Bens que vão para acervo pessoal devem ter imposto, dizem especialistas
Os presentes supostamente enviados pelo governo da Arábia Saudita em 2021 ao então presidente Jair Bolsonaro devem passar pela cobrança de impostos caso ele fique com os itens para uso pessoal, dizem especialistas ouvidos pelo UOL.
Além do jogo com colar avaliado em R$ 16,5 milhões apreendido pela Receita Federal, a comitiva do ex-ministro Bento Albuquerque trouxe ao Brasil um outro pacote, que inclui relógio, caneta e outros itens da marca suíça de diamantes Chopard. Esses bens não foram interceptados pela Receita e foram entregues para compor o acervo de Bolsonaro em novembro do ano passado.
Caso os itens não fiquem no acervo da Presidência da República e sejam usados para fins pessoais, Bolsonaro precisa regularizar a situação dos produtos, o que inclui o pagamento de imposto, diz Mauro Silva, presidente da Unafisco (associação dos auditores fiscais).
Se [o conjunto do relógio] não fizer parte do patrimônio da União, fica irregular sem o documento da alfândega"
Mauro Silva
Fabio Wajngarten, ex-secretário de Comunicação de Bolsonaro, diz que não há limitação financeira para os presentes privados que o presidente recebe enquanto ocupa o cargo e que o chefe de Estado não paga imposto sobre os itens.
No entanto, especialistas dizem que todos os cidadãos devem seguir as regras de isenção tributária: apenas bens no valor de até US$ 1 mil não precisam ser declarados à Receita ao entrar no país.
A União não paga imposto, mas o presidente paga"
Lucas Furtado, procurador junto ao TCU (Tribunal de Contas da União)
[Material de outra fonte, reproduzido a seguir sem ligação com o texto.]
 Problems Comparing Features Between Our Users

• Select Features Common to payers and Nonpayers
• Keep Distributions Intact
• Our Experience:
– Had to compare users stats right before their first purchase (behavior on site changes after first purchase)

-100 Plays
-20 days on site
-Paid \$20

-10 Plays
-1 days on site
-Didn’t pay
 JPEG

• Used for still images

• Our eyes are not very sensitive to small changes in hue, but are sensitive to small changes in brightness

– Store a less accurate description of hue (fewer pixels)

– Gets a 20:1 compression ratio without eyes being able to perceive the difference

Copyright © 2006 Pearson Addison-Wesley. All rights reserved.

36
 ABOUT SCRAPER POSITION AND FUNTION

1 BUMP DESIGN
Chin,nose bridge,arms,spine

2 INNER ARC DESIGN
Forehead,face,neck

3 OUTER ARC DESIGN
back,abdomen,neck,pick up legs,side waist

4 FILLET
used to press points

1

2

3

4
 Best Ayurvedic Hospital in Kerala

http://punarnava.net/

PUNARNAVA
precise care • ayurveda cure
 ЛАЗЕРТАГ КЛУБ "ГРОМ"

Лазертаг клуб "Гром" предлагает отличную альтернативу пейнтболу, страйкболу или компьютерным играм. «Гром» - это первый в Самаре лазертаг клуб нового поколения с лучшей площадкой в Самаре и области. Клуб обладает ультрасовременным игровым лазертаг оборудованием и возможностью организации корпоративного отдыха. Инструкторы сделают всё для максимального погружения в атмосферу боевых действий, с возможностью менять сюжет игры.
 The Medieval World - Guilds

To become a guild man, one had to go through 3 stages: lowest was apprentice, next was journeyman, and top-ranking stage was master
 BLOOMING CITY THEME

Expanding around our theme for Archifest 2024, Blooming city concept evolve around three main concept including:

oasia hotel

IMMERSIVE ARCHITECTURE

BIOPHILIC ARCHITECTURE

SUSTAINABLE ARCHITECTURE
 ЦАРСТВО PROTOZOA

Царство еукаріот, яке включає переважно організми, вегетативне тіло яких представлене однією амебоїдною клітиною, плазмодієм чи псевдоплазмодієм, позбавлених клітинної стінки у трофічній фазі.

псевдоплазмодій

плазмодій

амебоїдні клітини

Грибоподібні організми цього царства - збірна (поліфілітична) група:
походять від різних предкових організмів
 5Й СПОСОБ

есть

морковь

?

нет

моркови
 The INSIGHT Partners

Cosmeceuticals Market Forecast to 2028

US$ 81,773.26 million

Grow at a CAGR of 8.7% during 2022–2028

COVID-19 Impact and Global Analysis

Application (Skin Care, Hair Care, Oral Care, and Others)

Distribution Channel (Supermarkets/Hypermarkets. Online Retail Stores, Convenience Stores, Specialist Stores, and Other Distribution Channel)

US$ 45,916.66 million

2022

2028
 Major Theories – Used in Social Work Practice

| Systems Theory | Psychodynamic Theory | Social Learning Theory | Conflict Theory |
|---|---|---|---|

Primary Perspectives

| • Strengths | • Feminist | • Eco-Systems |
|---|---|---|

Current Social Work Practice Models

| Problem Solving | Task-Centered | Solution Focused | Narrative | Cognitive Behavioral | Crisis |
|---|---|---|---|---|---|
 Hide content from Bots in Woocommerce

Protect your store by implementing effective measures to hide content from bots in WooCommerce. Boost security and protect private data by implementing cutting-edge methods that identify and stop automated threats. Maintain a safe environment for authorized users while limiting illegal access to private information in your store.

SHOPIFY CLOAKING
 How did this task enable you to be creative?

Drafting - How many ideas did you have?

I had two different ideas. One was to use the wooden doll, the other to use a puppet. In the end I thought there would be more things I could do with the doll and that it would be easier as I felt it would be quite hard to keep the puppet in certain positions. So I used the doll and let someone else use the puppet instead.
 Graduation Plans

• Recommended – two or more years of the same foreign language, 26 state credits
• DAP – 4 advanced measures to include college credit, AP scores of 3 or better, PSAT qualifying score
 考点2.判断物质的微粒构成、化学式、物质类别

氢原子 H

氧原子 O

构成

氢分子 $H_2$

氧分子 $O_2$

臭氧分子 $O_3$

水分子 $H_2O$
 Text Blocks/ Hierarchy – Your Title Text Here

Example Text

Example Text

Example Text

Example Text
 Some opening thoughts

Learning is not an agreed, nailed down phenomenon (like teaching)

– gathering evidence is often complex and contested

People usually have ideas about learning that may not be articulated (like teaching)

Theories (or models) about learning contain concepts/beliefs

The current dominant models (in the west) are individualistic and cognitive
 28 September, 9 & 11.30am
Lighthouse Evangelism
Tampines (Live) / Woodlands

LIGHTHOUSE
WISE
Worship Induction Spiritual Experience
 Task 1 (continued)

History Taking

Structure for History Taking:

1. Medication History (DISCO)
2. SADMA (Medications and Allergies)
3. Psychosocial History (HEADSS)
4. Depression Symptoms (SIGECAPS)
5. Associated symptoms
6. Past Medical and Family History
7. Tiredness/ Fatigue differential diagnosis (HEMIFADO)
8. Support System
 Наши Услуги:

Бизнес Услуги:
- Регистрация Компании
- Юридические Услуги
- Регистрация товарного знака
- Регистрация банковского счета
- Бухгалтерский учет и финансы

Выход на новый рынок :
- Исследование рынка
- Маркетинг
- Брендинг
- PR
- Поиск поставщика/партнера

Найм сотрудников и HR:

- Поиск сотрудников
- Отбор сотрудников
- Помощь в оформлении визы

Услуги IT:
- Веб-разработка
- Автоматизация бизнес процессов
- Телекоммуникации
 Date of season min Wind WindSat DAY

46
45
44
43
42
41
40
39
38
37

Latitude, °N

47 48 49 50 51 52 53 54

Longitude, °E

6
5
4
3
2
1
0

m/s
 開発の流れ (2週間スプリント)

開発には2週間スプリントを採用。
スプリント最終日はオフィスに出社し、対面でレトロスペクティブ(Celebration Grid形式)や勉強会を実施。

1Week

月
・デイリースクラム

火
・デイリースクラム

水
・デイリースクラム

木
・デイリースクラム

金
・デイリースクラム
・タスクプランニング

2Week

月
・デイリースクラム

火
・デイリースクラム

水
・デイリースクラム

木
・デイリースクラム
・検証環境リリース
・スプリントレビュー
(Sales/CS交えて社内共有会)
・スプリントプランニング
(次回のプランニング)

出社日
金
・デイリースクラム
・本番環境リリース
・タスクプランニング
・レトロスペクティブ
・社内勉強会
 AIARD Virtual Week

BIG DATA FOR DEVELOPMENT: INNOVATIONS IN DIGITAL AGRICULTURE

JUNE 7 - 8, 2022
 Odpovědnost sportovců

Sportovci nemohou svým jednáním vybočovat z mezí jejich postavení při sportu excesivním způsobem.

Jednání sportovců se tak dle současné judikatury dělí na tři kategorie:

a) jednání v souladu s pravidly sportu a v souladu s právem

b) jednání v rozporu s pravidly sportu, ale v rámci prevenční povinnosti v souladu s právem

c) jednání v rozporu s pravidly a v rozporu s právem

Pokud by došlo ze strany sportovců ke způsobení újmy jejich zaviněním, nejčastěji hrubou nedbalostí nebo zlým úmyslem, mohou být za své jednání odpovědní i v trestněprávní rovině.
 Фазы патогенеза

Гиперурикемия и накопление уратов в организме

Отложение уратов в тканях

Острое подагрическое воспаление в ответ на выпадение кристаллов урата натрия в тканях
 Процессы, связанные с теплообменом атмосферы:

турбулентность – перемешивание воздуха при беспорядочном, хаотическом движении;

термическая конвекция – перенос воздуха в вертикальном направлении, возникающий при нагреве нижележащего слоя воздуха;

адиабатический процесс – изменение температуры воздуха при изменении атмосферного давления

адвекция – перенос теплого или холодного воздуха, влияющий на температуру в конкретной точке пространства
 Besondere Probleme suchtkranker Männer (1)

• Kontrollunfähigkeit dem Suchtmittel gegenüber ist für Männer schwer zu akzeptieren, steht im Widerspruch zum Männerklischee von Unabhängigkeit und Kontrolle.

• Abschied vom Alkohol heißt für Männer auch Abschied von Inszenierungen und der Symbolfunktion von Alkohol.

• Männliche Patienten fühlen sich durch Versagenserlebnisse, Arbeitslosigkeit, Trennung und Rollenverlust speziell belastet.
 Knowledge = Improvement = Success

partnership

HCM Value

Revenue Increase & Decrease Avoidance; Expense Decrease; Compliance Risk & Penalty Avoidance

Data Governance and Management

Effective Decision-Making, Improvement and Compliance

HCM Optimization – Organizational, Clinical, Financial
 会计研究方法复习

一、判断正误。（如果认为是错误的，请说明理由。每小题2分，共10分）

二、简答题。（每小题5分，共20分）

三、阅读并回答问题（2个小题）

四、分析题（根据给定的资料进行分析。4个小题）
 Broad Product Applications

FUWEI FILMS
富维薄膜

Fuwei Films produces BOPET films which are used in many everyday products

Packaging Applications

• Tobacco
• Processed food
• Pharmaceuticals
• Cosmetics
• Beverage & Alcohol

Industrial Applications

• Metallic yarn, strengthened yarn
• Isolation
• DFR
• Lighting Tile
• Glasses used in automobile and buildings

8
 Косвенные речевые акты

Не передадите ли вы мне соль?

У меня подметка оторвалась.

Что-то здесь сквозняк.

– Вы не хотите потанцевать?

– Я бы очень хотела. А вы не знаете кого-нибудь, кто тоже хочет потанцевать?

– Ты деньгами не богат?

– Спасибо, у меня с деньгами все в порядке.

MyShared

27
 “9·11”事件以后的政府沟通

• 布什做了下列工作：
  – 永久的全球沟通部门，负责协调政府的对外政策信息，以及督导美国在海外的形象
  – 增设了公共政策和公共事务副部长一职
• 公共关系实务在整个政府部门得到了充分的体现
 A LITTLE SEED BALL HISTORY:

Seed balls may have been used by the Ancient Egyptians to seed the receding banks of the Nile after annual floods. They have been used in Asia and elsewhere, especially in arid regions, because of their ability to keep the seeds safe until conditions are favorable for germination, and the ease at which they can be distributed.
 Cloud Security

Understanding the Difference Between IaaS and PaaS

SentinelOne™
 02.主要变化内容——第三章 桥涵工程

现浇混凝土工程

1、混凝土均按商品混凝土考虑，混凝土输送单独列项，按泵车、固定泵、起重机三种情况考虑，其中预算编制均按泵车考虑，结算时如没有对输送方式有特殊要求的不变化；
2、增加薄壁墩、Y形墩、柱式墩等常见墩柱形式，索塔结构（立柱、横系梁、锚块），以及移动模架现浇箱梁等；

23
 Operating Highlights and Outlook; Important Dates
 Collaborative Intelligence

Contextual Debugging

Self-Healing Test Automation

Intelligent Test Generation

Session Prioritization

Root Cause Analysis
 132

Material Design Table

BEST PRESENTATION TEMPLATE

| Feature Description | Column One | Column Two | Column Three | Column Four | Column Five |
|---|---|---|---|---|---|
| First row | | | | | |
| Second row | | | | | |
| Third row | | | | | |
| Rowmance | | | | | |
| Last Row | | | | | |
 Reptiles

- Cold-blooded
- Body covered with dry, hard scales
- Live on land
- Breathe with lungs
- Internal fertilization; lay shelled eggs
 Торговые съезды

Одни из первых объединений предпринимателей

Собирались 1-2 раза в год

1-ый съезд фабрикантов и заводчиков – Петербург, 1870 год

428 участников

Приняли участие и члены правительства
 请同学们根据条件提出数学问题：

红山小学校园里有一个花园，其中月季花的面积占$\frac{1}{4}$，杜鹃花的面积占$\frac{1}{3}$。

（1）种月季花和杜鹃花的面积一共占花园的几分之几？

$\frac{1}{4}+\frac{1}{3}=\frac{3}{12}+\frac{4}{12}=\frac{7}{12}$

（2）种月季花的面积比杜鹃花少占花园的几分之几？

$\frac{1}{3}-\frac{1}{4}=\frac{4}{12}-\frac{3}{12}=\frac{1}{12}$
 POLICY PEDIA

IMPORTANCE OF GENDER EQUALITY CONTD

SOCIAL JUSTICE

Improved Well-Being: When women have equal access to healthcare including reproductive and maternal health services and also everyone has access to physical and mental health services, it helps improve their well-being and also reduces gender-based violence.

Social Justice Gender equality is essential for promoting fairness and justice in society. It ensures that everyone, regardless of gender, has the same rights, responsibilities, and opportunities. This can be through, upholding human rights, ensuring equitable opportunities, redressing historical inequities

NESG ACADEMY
Eles destacam que não há na legislação tributária uma diferenciação para a entrada de itens de alto valor por meio de intermediários do presidente da República. As joias entraram no Brasil pela bagagem da equipe do ex-ministro Albuquerque.
Se esse relógio [da Chopard destinado a Bolsonaro] aparecer no braço de alguém, é possível que seja apreendido.
Mauro Silva
O caso das joias que entraram ilegalmente no país vai ser investigado pela Polícia Federal e pelo Ministério Público. Bolsonaro negou ter cometido qualquer ilegalidade em relação às joias.
Receita também vai apurar. Na manhã desta segunda-feira (6), o órgão informou que a entrada do outro pacote de joias no país "somente seria possível se trazido por outro viajante, diferente daquele alvo da fiscalização aduaneira". Ou seja, o conjunto com o relógio estava na bagagem de outro auxiliar do ministro.
O fato pode configurar em tese violação da legislação aduaneira também pelo outro viajante, por falta de declaração e recolhimento dos tributos
Comunicado da Receita Federal em 6 de março de 2023
A Receita Federal informou, ainda, que "tomará as providências cabíveis no âmbito de suas competências para o esclarecimento e cumprimento da legislação aduaneira, sem prejuízo de análise e esclarecimento a respeito da destinação do bem".
Mala diplomática
O presidente da Unafisco diz que o procedimento padrão para o transporte de presentes entre chefes de Estado é por meio de uma mala diplomática carregada por um diplomata e que não pode ser aberta pela Receita no aeroporto.
Estávamos em outubro de 2021, não se falava em eleição. Que pressa era essa que não dava para esperar um diplomata trazer o presente? O diplomata traz a mala, marca audiência, faz cerimônia de entrega de um presente como demonstração de apreço ao país. A joia que vem para um governo representa algo na relação entre as nações. Há um rito nas relações entre países.
Mauro Silva, da Unafisco
O pacote com relógio, caneta, abotoaduras, anel e rosário não foi retido no aeroporto pela Receita como o conjunto de joias que seria um presente do regime saudita a Michelle Bolsonaro. O governo fez 8 tentativas de recuperar os diamantes destinados à ex-primeira-dama.